Google’s blog search

September 14th, 2005, by Tim Finin, posted in Blogging, Semantic Web, Web

Google has released a beta version of Google Blog Search, a service that finds blog posts. Its options support searching in date ranges, for posts by an author, posts in a given language and restricting searchs by URL or to blogs with certain words in their title. Google’s FAQ on this has a few interesting details, including

  • “The goal of Blog Search is to include every blog that publishes a site feed (either RSS or Atom).”
  • They diuscover blogs by monitoring ping services (e.g., weblogs.com) and started indexing in June 2005
  • While the query results are posts, “when there are entire blogs that seem to be a good match for your query, these will appear in a short list just above the main search results.”
  • You can subscribe the a query results as an RSS or Atom feed.
  • Google’s usual search operators (e.g., link:, site:, intitle:) are supported plus some blog specific ones.

Some observations:

  • Through some experimentation, I think identifying entire blogs relevant to a query is done by matching queries against blog titles, which has caused me to go and change the title of our blog.
  • Google doesn’t index the entire post page. It ignores, for example, text in the post template. I’m not sure if it’s getting the post text from the feed or if it tries to extract a post’s content from the template background. The former is easy to do, but some people only include a truncated version of their post in the feed. The latter is more robust, but also more difficult to do and do right.

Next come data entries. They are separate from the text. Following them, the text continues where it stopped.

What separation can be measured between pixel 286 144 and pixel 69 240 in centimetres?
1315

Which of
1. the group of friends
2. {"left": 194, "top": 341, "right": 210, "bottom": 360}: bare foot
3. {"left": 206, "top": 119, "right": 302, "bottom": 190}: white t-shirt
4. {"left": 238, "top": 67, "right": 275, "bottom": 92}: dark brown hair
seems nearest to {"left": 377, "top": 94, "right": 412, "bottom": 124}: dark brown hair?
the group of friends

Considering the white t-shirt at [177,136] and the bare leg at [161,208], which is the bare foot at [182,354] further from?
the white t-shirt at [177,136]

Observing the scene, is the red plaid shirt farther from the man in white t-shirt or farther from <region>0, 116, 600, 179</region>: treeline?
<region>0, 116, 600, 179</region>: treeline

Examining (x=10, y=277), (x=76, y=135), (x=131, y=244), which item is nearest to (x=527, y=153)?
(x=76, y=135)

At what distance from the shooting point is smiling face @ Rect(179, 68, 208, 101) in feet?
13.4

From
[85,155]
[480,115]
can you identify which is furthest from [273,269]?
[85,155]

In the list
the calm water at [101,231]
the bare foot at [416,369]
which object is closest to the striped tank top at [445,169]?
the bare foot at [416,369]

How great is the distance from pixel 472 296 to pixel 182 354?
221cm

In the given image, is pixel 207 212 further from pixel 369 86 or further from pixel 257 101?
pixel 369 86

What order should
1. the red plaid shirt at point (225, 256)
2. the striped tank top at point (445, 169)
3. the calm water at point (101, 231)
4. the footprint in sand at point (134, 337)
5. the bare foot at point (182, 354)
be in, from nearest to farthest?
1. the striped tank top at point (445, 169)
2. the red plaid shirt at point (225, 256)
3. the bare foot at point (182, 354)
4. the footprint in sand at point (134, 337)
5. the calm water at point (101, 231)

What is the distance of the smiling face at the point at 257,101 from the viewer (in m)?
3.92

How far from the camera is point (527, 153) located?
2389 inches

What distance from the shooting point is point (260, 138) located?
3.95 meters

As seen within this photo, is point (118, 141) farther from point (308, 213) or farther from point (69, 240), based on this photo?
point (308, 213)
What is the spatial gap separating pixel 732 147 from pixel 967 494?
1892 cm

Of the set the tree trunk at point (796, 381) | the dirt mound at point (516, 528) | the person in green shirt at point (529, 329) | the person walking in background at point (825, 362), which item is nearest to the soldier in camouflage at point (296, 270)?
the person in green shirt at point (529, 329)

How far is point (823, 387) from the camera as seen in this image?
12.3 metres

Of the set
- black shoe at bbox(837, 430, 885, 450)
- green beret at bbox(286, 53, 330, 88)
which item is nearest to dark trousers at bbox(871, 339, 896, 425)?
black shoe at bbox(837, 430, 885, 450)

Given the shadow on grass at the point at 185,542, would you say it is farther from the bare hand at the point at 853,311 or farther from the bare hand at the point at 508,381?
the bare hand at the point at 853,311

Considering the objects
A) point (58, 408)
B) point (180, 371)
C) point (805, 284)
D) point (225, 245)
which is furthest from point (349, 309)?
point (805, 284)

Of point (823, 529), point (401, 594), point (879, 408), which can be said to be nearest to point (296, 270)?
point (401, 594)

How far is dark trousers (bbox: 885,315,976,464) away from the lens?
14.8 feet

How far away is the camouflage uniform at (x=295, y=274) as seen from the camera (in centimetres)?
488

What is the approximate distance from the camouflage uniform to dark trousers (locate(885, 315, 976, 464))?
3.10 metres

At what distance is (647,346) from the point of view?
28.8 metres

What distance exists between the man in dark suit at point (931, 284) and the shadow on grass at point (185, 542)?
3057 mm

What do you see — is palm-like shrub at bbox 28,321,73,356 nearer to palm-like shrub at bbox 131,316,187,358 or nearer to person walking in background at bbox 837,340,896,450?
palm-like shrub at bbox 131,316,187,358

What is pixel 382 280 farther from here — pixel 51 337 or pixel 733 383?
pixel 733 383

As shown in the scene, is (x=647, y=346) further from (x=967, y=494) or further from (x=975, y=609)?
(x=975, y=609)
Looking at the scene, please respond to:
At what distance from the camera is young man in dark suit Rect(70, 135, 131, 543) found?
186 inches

Technorati and other blogs search services will have to work hard to compete with this.

Vint Cerf Joins Google

September 8th, 2005, by Tim Finin, posted in GENERAL, Semantic Web, Web

The NYT reports that Google has hired Internet pioneer Vinton Cerf away from MCI Inc to fill the postion of “chief Internet evangelist”. Google’s CEO Eric Schmidt said

“He is one of the most important people alive today. Vint has put his heart and soul into making the Internet happen. I know he is going to jump right in here and start shoveling out new ideas for Google.”

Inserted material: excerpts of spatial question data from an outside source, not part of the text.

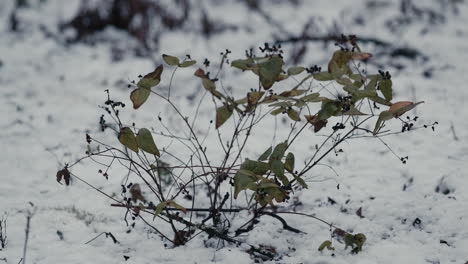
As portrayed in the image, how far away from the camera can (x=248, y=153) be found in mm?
2887

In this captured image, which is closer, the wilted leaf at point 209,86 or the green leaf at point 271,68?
the green leaf at point 271,68

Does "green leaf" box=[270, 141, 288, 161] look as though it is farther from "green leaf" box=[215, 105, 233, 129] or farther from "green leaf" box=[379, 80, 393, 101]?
"green leaf" box=[379, 80, 393, 101]

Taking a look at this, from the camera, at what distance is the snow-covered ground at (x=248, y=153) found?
6.21ft

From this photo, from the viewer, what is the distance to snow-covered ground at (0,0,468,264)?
6.21ft

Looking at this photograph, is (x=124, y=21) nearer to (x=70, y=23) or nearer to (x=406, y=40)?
(x=70, y=23)

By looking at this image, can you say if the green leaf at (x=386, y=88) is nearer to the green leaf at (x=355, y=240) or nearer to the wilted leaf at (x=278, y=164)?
the wilted leaf at (x=278, y=164)

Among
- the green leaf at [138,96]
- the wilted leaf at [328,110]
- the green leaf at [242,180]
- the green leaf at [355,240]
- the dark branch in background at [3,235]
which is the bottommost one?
the green leaf at [355,240]

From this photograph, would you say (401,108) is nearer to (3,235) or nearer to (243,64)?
(243,64)

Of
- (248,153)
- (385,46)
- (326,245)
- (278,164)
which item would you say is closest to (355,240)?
(326,245)

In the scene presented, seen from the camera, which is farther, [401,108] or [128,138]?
[128,138]

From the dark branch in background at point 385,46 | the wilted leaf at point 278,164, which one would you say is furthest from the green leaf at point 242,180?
the dark branch in background at point 385,46

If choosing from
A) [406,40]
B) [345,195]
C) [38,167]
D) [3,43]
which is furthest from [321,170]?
[3,43]

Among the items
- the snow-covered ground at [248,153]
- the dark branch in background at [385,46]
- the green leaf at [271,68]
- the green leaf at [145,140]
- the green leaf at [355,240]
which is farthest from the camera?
the dark branch in background at [385,46]

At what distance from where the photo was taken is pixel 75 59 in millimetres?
4789
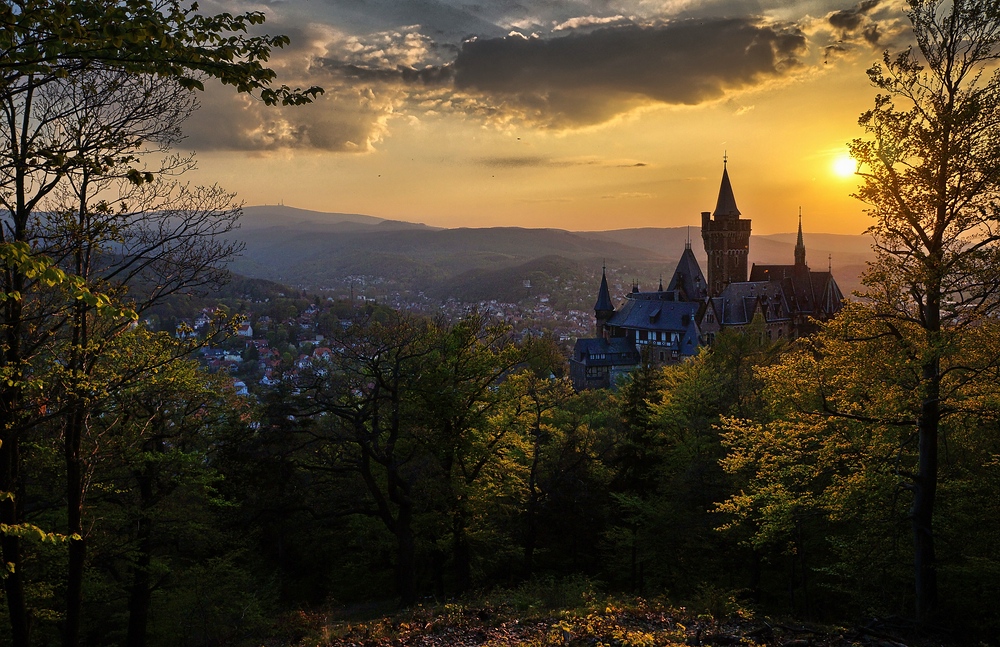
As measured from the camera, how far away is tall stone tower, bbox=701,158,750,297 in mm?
83688

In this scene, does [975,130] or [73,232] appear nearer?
[73,232]

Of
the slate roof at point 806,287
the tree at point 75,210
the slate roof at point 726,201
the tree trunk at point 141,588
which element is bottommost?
the tree trunk at point 141,588

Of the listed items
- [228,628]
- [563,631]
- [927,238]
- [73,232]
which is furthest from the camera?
[228,628]

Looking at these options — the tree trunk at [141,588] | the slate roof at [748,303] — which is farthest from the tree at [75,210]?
the slate roof at [748,303]

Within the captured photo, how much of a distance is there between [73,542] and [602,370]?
7652 cm

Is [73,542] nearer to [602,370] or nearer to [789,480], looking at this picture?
[789,480]

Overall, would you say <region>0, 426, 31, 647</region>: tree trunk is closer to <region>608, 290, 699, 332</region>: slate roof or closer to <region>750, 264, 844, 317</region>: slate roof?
<region>608, 290, 699, 332</region>: slate roof

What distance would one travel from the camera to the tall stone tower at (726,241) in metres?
83.7

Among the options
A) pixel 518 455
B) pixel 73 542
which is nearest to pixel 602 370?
pixel 518 455

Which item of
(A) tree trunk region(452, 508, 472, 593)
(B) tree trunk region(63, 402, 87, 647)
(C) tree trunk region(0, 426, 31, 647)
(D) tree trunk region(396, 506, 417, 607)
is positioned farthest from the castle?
(C) tree trunk region(0, 426, 31, 647)

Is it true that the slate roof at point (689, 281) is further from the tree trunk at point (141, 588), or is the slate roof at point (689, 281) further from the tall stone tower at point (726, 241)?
the tree trunk at point (141, 588)

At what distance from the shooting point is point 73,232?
8484 millimetres

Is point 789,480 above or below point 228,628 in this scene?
above

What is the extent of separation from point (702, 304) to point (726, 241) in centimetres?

It looks like both Google and Yahoo are stocking up on people in preparation for a big battle. I’m available, btw.

Blogging and UMBC’s new home page

September 7th, 2005, by Pranam Kolari, posted in Blogging, GENERAL, Policy, Technology, Web

UMBC is designing a new home page, about to be unvealed by the end of September. What was interested to note was the use of blogging as a mechanism to solicit user input. UMBC’s Webteam blog notes –

UMBC is providing a “sneak peek” of its new homepage, which begins the process of redesigning UMBC’s entire web presence by summer 2006. If you’d like to comment on the new homepage or the process for developing the site to follow, use the comment form below.

However I must add, I agree with many of the comments on the blog. It would be nice to see atleast some of these comments incorporated into the new design.

On a similar note, I wonder when UMBC will host blogs of students on the same lines as many other universities.

Economist on the digital home

September 5th, 2005, by Tim Finin, posted in Pervasive Computing

The Economist has a good article on industry’s vision of a “digital home”.

“Technology firms are pushing a futuristic vision of home entertainment not because consumers are desperate for it but because they themselves are.”

The article points out the gap between industry’s ideas (some of which are like Clippy on steroids) and what people actually say the want (less configuration and help with the basics like printer sharing). It also identifies a key problem in the lack of interoperability standards and the prisoner’s dilemma situation that has resulted.

Dave Beckett to join Yahoo

September 5th, 2005, by Tim Finin, posted in Semantic Web

Dave Beckett announced that he is leaving the University of Bristol and joining Yahoo as a Senior Software Engineer/Architect in Sunnyvale. This is another sign that Yahoo is investing in new ideas and technology to position itself to compete. We’ve really enjoyed using Dave’s Redland suite for RDF and hope that it will continue to be maintained and developed. Congradulations Dave and good luck in Sunnyvale.